Who doesn’t love a good one-pot weeknight meal? These Coconut Braised Chicken Thighs with Kale and Sweet Potatoes are a go-to in our house because it means less time spent cooking and fewer dishes. Two things that are A-OK in my book.
This time of year everyone is looking for healthy recipes using chicken. Okay, that’s actually all year round I guess, but more so in the summer in my opinion. Chicken breasts can tend to be a bit too boring and bland for me, and that is where the thighs come in. They stay moist, are more flavorful, and there’s a minimal difference nutritionally. I love using them in dishes like this one because you can braise them easily without fear of overcooking. They also take on whatever flavors you pair them with beautifully. This recipe also includes two of my favorite nutritional powerhouses, sweet potato and kale. I added in lite coconut milk to create a creamy braising sauce that’s easier on the waistline. This meal is easy, delicious, healthy, and hassle-free. Hope you enjoy!
- 1 tbsp coconut oil
- 1 pound boneless, skinless chicken thighs
- kosher salt
- freshly ground black pepper
- 1 13.5-oz. can light coconut milk
- 1 large sweet potato, peeled and large diced
- 2 large cups kale, well-washed and roughly chopped
- Heat a large sauté pan over medium high heat, then add 1 tablespoon coconut oil.

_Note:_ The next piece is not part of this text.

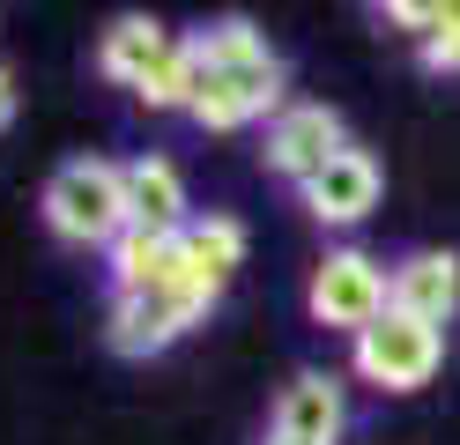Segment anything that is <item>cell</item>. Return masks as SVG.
Listing matches in <instances>:
<instances>
[{"label": "cell", "instance_id": "obj_11", "mask_svg": "<svg viewBox=\"0 0 460 445\" xmlns=\"http://www.w3.org/2000/svg\"><path fill=\"white\" fill-rule=\"evenodd\" d=\"M171 45H179V38H171L156 15H119V22H104V38H97V75L141 97V82L171 59Z\"/></svg>", "mask_w": 460, "mask_h": 445}, {"label": "cell", "instance_id": "obj_3", "mask_svg": "<svg viewBox=\"0 0 460 445\" xmlns=\"http://www.w3.org/2000/svg\"><path fill=\"white\" fill-rule=\"evenodd\" d=\"M305 312L357 342L364 326H379L394 312V267L371 260L364 245H327V260L312 267V282H305Z\"/></svg>", "mask_w": 460, "mask_h": 445}, {"label": "cell", "instance_id": "obj_16", "mask_svg": "<svg viewBox=\"0 0 460 445\" xmlns=\"http://www.w3.org/2000/svg\"><path fill=\"white\" fill-rule=\"evenodd\" d=\"M8 119H15V75L0 67V134H8Z\"/></svg>", "mask_w": 460, "mask_h": 445}, {"label": "cell", "instance_id": "obj_6", "mask_svg": "<svg viewBox=\"0 0 460 445\" xmlns=\"http://www.w3.org/2000/svg\"><path fill=\"white\" fill-rule=\"evenodd\" d=\"M341 148H349V127H341V111L334 104H282L268 119V171L275 178H290V186H312Z\"/></svg>", "mask_w": 460, "mask_h": 445}, {"label": "cell", "instance_id": "obj_5", "mask_svg": "<svg viewBox=\"0 0 460 445\" xmlns=\"http://www.w3.org/2000/svg\"><path fill=\"white\" fill-rule=\"evenodd\" d=\"M200 312H208V297H200L186 275H171L156 289H134V297H111L104 305V342L119 356H164L171 342H186Z\"/></svg>", "mask_w": 460, "mask_h": 445}, {"label": "cell", "instance_id": "obj_13", "mask_svg": "<svg viewBox=\"0 0 460 445\" xmlns=\"http://www.w3.org/2000/svg\"><path fill=\"white\" fill-rule=\"evenodd\" d=\"M104 260H111V267H104V275H111V297H134V289H156V282L179 275V237H156V230H134V223H127V237H119Z\"/></svg>", "mask_w": 460, "mask_h": 445}, {"label": "cell", "instance_id": "obj_14", "mask_svg": "<svg viewBox=\"0 0 460 445\" xmlns=\"http://www.w3.org/2000/svg\"><path fill=\"white\" fill-rule=\"evenodd\" d=\"M193 97H200V38H179L171 59L141 82V104L149 111H193Z\"/></svg>", "mask_w": 460, "mask_h": 445}, {"label": "cell", "instance_id": "obj_9", "mask_svg": "<svg viewBox=\"0 0 460 445\" xmlns=\"http://www.w3.org/2000/svg\"><path fill=\"white\" fill-rule=\"evenodd\" d=\"M268 431L297 438V445H341V431H349L341 386H334L327 371H297V378L275 394V415H268Z\"/></svg>", "mask_w": 460, "mask_h": 445}, {"label": "cell", "instance_id": "obj_12", "mask_svg": "<svg viewBox=\"0 0 460 445\" xmlns=\"http://www.w3.org/2000/svg\"><path fill=\"white\" fill-rule=\"evenodd\" d=\"M127 216H134V230H156V237H179L193 223L186 178H179L171 156H134L127 164Z\"/></svg>", "mask_w": 460, "mask_h": 445}, {"label": "cell", "instance_id": "obj_17", "mask_svg": "<svg viewBox=\"0 0 460 445\" xmlns=\"http://www.w3.org/2000/svg\"><path fill=\"white\" fill-rule=\"evenodd\" d=\"M261 445H297V438H282V431H268V438H261Z\"/></svg>", "mask_w": 460, "mask_h": 445}, {"label": "cell", "instance_id": "obj_8", "mask_svg": "<svg viewBox=\"0 0 460 445\" xmlns=\"http://www.w3.org/2000/svg\"><path fill=\"white\" fill-rule=\"evenodd\" d=\"M394 312H409L423 326H453L460 312V253L446 245H416V253H401L394 260Z\"/></svg>", "mask_w": 460, "mask_h": 445}, {"label": "cell", "instance_id": "obj_2", "mask_svg": "<svg viewBox=\"0 0 460 445\" xmlns=\"http://www.w3.org/2000/svg\"><path fill=\"white\" fill-rule=\"evenodd\" d=\"M45 223L60 245H119L127 237V164L111 156H67L45 178Z\"/></svg>", "mask_w": 460, "mask_h": 445}, {"label": "cell", "instance_id": "obj_1", "mask_svg": "<svg viewBox=\"0 0 460 445\" xmlns=\"http://www.w3.org/2000/svg\"><path fill=\"white\" fill-rule=\"evenodd\" d=\"M282 82H290V67H282V52L252 30L245 15H230L216 30H200V97H193V127L208 134H238L252 127V119H275L282 104Z\"/></svg>", "mask_w": 460, "mask_h": 445}, {"label": "cell", "instance_id": "obj_4", "mask_svg": "<svg viewBox=\"0 0 460 445\" xmlns=\"http://www.w3.org/2000/svg\"><path fill=\"white\" fill-rule=\"evenodd\" d=\"M438 364H446V334L409 312H386L379 326H364L349 342V371L379 394H416V386L438 378Z\"/></svg>", "mask_w": 460, "mask_h": 445}, {"label": "cell", "instance_id": "obj_7", "mask_svg": "<svg viewBox=\"0 0 460 445\" xmlns=\"http://www.w3.org/2000/svg\"><path fill=\"white\" fill-rule=\"evenodd\" d=\"M379 186H386V178H379V156L349 141L320 178H312V186H297V200H305V216H312V223H327V230H357L371 208H379Z\"/></svg>", "mask_w": 460, "mask_h": 445}, {"label": "cell", "instance_id": "obj_15", "mask_svg": "<svg viewBox=\"0 0 460 445\" xmlns=\"http://www.w3.org/2000/svg\"><path fill=\"white\" fill-rule=\"evenodd\" d=\"M416 59L430 75H460V8H438L430 38H416Z\"/></svg>", "mask_w": 460, "mask_h": 445}, {"label": "cell", "instance_id": "obj_10", "mask_svg": "<svg viewBox=\"0 0 460 445\" xmlns=\"http://www.w3.org/2000/svg\"><path fill=\"white\" fill-rule=\"evenodd\" d=\"M238 260H245V223L223 216V208H208V216H193L179 230V275L208 297V305L223 297V282L238 275Z\"/></svg>", "mask_w": 460, "mask_h": 445}]
</instances>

- Season the chicken thighs with salt and pepper on each side and cook for about 4 minutes on each side, until the chicken is crisp and browned.
- Remove the chicken from the pan and add sweet potatoes. Saute until slightly browned, about 5 minutes.
- Return all the chicken to the skillet with the sweet potatoes and add the coconut milk. Cover and simmer for 30 minutes, until the chicken thighs are very tender.
- Uncover and raise the heat to medium-high, and let the liquid come to a boil.
- Cook for about 5 minutes to let the sauce thicken and reduce, then add the kale and cook for 5 minutes more until the leaves are wilted and tender.
- Taste and add more salt and pepper if necessary, and serve immediately over rice or quinoa.
This post was originally posted on 01/09/2017. Photos were updated on 7/25/2017.